For my third thought, since research is a world in which you must produce achievements and results amidst international competition, sometimes you will be subject to strict evaluations, and it is easy to fall into a defensive mindset. However, I urge you to be constantly free-spirited in your ideas, such as when creating concepts, and to take bold action without fear of failure. At the same time, I think it would be good if you could balance these two mindsets and achieve the results that are required.
For my final thought, research related to machine learning, such as that based on LLMs, has been widely reported in scientific journals and international conferences, and the content of cutting-edge presentations and volume of information can be overwhelming. However, while LLMs provide a vast amount of knowledge and information, it is not the LLM that collects each piece of information or set of experimental data and conducts research through trial and error. LLMs only learn a great deal from information that has been verbalized and made public. In contrast, the strength of researchers like us is that we can learn from the actual measurement data obtained by either conducting experiments or by painstakingly gathering data ourselves, and we can combine those data—which have not yet been symbolized or verbalized—with our experiences.

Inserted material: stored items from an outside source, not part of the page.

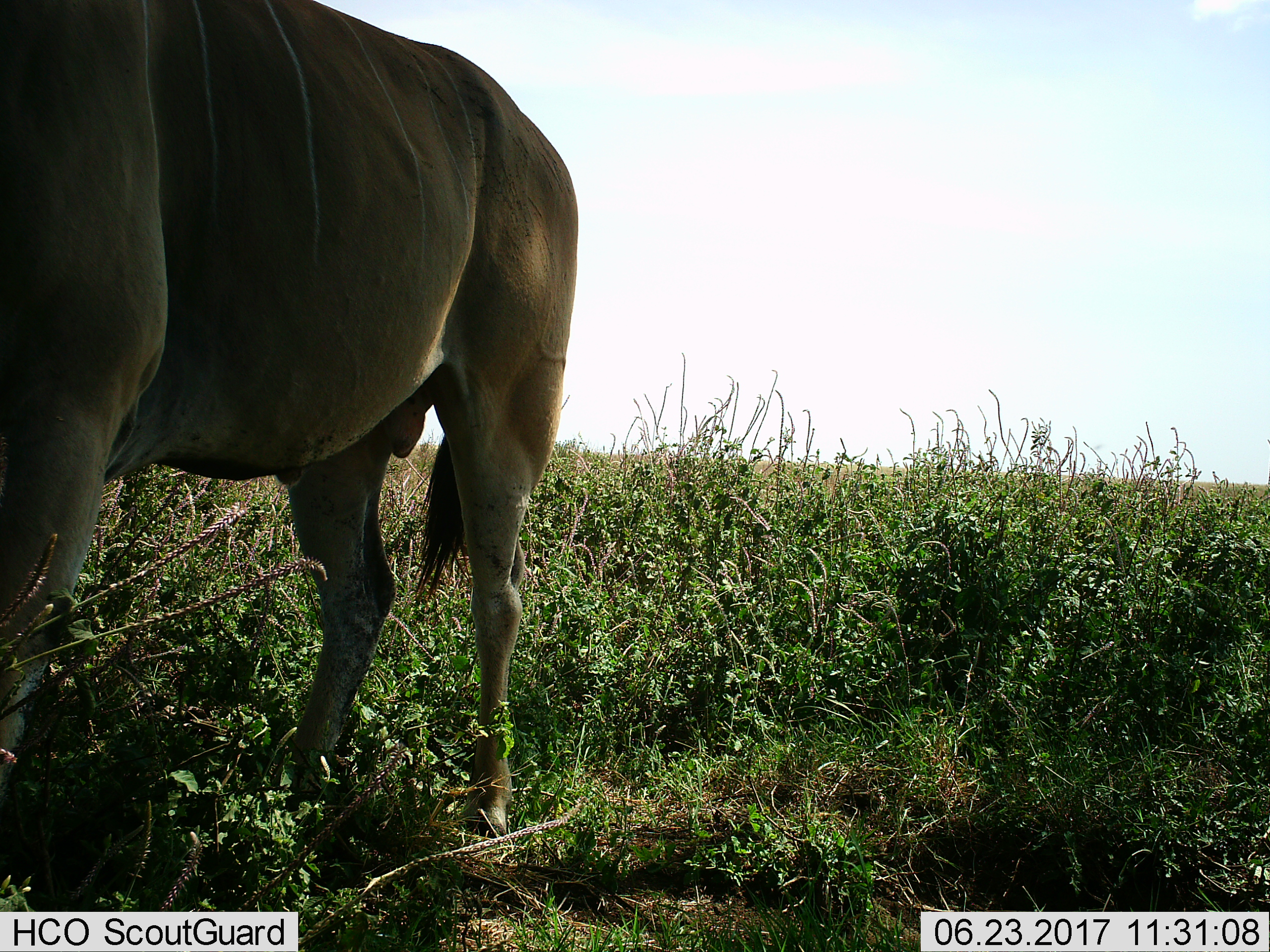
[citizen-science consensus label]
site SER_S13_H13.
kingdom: Animalia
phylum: Chordata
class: Mammalia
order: Artiodactyla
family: Bovidae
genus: Tragelaphus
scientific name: Tragelaphus oryx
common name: eland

Although I’ve had many twists and turns and struggles, what saved me in the end was the data and experimental results that I collected directly. When I looked closely at my data, I often found that it revealed truths. I feel that my data serve as my guidepost while teaching me things that I hadn’t noticed before. I hope that researchers will use AI only as a supplementary tool while placing importance on steadily and diligently collecting and analyzing data themselves.